In other words, it is most significant that the same Paul who tells us that he experiences the ecstatic condition of being "caught up into paradise" also tells us that the scriptural characters and events are actually "an allegory," and that in fact the allegory has to do with the lower realm into which we are born as if into a prison, and the upper realm to which we actually all belong, and which in fact is "the mother of us all." 

The two go together: knowledge of the absolutely central importance of the ecstatic or trance condition (which can also be contacted through dreams and many other methods which are as varied as are the myriad different cultural expressions and experiences of the human race), and knowledge that the sacred stories are allegorical in nature and intended to convey to us the understanding of the importance of the spiritual realm from whence we come and to which we journey when we go into non-ordinary reality.

If that upper realm is the mother of us all, that means that we are all actually "native" to the spirit realm.
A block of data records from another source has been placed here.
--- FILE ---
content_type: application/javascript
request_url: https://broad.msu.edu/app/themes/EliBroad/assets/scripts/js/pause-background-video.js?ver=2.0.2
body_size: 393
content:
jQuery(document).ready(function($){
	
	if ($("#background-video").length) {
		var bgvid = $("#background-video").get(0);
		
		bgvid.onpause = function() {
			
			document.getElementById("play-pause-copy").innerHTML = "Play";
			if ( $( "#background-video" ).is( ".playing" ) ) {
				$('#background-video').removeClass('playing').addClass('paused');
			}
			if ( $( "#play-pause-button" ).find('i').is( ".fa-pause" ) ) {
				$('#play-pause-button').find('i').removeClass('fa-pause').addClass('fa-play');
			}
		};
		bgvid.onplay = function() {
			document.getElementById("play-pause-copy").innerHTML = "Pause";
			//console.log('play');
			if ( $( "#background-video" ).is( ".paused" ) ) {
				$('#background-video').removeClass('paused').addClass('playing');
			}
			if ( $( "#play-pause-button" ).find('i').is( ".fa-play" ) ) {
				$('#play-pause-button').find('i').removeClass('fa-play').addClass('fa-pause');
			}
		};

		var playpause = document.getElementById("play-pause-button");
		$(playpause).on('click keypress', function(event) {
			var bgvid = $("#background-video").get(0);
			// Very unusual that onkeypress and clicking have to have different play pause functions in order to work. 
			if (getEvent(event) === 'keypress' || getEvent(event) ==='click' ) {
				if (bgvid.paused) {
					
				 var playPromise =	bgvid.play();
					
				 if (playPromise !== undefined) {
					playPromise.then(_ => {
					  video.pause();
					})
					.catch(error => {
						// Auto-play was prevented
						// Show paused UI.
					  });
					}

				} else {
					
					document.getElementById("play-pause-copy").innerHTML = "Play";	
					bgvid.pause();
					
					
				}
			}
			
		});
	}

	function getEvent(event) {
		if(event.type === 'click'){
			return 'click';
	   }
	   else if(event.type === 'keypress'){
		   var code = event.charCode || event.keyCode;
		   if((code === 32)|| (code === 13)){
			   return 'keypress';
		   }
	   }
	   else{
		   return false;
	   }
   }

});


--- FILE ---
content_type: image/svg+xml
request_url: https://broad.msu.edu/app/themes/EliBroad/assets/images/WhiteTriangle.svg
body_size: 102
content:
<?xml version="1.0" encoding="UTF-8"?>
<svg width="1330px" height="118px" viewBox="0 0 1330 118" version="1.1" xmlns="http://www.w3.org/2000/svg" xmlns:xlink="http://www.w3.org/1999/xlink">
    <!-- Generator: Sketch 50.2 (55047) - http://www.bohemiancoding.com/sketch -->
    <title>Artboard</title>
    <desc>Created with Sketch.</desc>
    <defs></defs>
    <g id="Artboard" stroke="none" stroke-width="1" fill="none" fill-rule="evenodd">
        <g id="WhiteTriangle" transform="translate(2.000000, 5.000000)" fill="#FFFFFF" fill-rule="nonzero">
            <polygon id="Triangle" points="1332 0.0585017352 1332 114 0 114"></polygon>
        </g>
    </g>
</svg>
The scriptures, with their celestial allegories, are meant to tell us that and remind us of that fact. So are the teachings of spiritual seers such as Paul.

The scriptures themselves plainly proclaim that they, along with the other sacred traditions the world over, are in fact shamanic in nature. The broadly shamanic (or broadly Gnostic) understanding of the scriptures was very widespread during the early centuries of Christianity, during the period that the advocates of the historical interpretation were hard at work establishing a literalistic and hierarchical form of Christianity to supplant the Gnostic understanding, and during which the literalist Christian authorities published numerous texts which had as their express central purpose the demonization of the Gnostics and everything that they taught and did. 

Massey also refers to these opponents of Gnosticism, who became the "fathers" of the literalist Christian faith, as "the literalisers" and the "de-Spiritualizers." 

We can see that these two labels place them squarely at odds with Paul himself, who taught an allegorical rather than a literal understanding of the texts, and who taught that the purpose of the allegory was to convey an understanding that is Spiritualizing or broadly shamanic in nature: an understanding of this material universe as being interpenetrated by and indeed generated from an invisible spirit realm, and an understanding of our human nature as being essentially native to the realm of spirit but temporarily plunged into physical incarnation, which is akin to a state of bondage.

This knowledge is extremely uplifting and empowering. It is plainly and abundantly evident throughout the scriptures of the Old and the New Testaments. The only real question we should ask ourselves is why someone would want to suppress it?